「反贼?」
顾青云冷笑一声,他将手中的白玉酒盏重重地砸在地上摔得粉碎!
他缓缓从怀中,掏出了那本用油布包裹的帐册,啪的一声,拍在了面前的桌子上!
「浔阳同知,刘文山!你放行连弩三千把,得赃银一万两!」
「水师副将,张彪!你截留军粮十万石,得黄金五千两!」
「王家家主,王崇霖!你联合水匪龙霸天,垄断铁矿,三年间向曹魏走私兵器战甲不计其数,获利三百万两白银!」
顾青云每念出一个名字,每读出一条罪状,大厅里就有一个官员吓得双腿发软,瘫倒在地。
这本帐册上的内容,就像是锋利的绞肉机,正在将他们伪装出来的光鲜皮囊一点一点地撕得粉碎!
「你……你怎么会有这本帐册?!」
王崇霖看着那本熟悉的帐本,感觉整个天都要塌了。
这本帐册不是在林夫子手里吗?林夫子不是被关在水底的死牢里吗?!
「难道……你是……」王崇霖看着顾青云那张年轻得过分的脸庞,脑海中猛地闪过一个让他灵魂都为之战栗的恐怖名字!
顾青云缓缓站起身。
「看来,我的演技还不错。

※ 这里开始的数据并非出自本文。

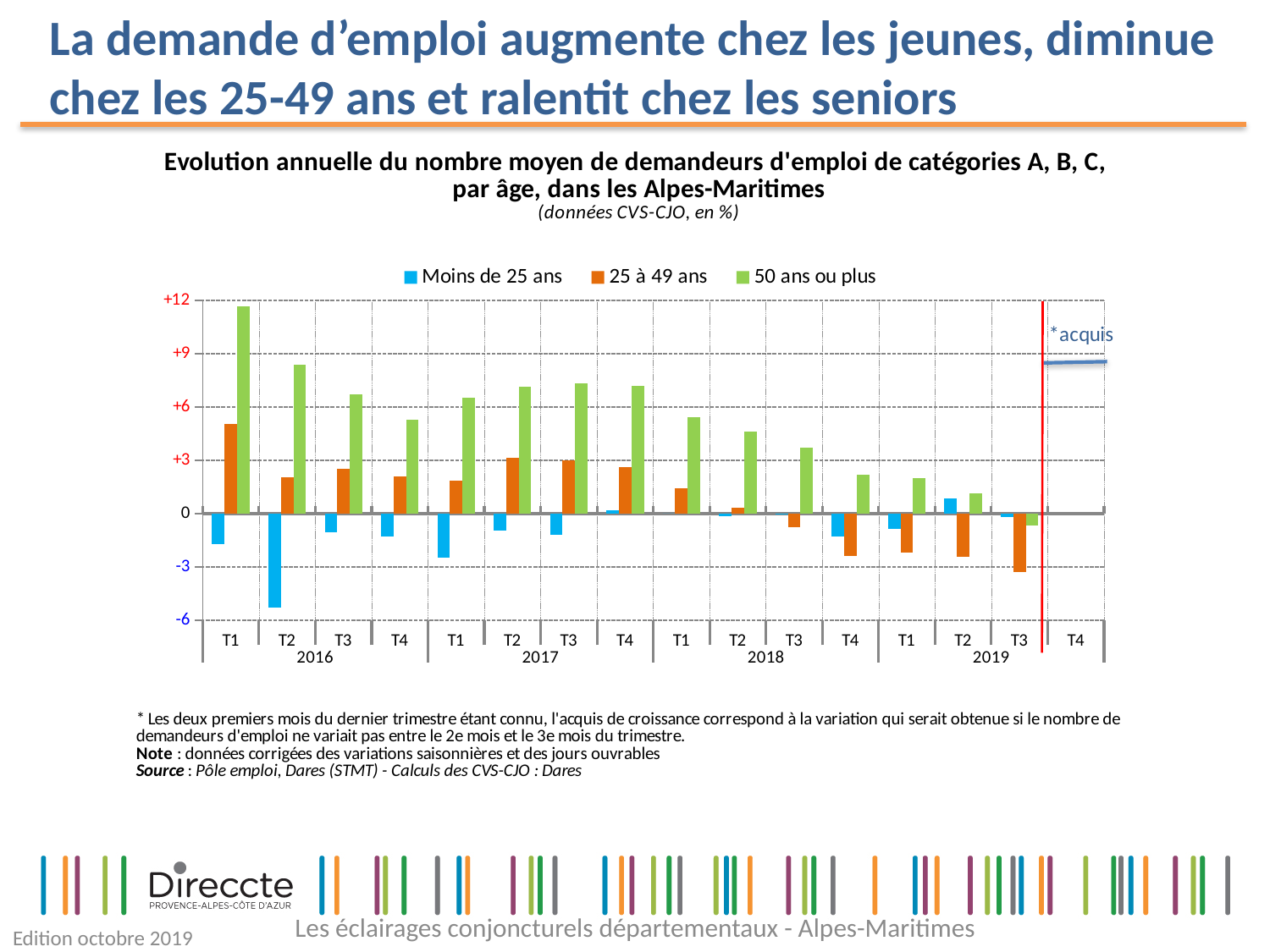
Is the value for '25 à 49 ans' in T1 2016 greater or less than +3? greater Is the value for 'Moins de 25 ans' in T2 2016 greater or less than -3? less In which quarter is the value for '50 ans ou plus' the highest? T1 2016 Do the values for '50 ans ou plus' rise or fall from T1 2018 to T3 2019? fall How many quarters are labelled along the x axis? 16 How many series does the legend list? 3 What are the three series listed in the legend? Moins de 25 ans, 25 à 49 ans, 50 ans ou plus Is the value for '50 ans ou plus' in T1 2016 greater or less than +9? greater In which quarter is the value for 'Moins de 25 ans' the lowest? T2 2016 In which quarter is the value for '25 à 49 ans' the lowest? T3 2019 What kind of chart is shown on the slide? bar chart In T1 2016, which is larger: the value for '25 à 49 ans' or for '50 ans ou plus'? 50 ans ou plus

」
顾青云掸了掸青衫上的灰尘,紫金色的眼眸中,杀意冲霄:
「诸位不是一直在找我吗?」
「我就是你们口中那个,被吓得卧病在床的……」
「大楚新科状元,浔阳知府,兼长江水师总督——顾青云!!!」
当句话说完,整个奢华的大厅陷入了仿佛连时间都被冻结的死寂。
那些刚才还在举杯痛饮,幻想着继续吃大楚将士人血馒头的官员和世家家主们,此刻就像是被掐住了脖子的公鸭,张大了嘴巴,却发不出一丝声音。
浔阳同知刘文山的双腿如同面条般软了下去,砰的一声跪在了满是碎瓷片的地上,裤裆里湿了一大片。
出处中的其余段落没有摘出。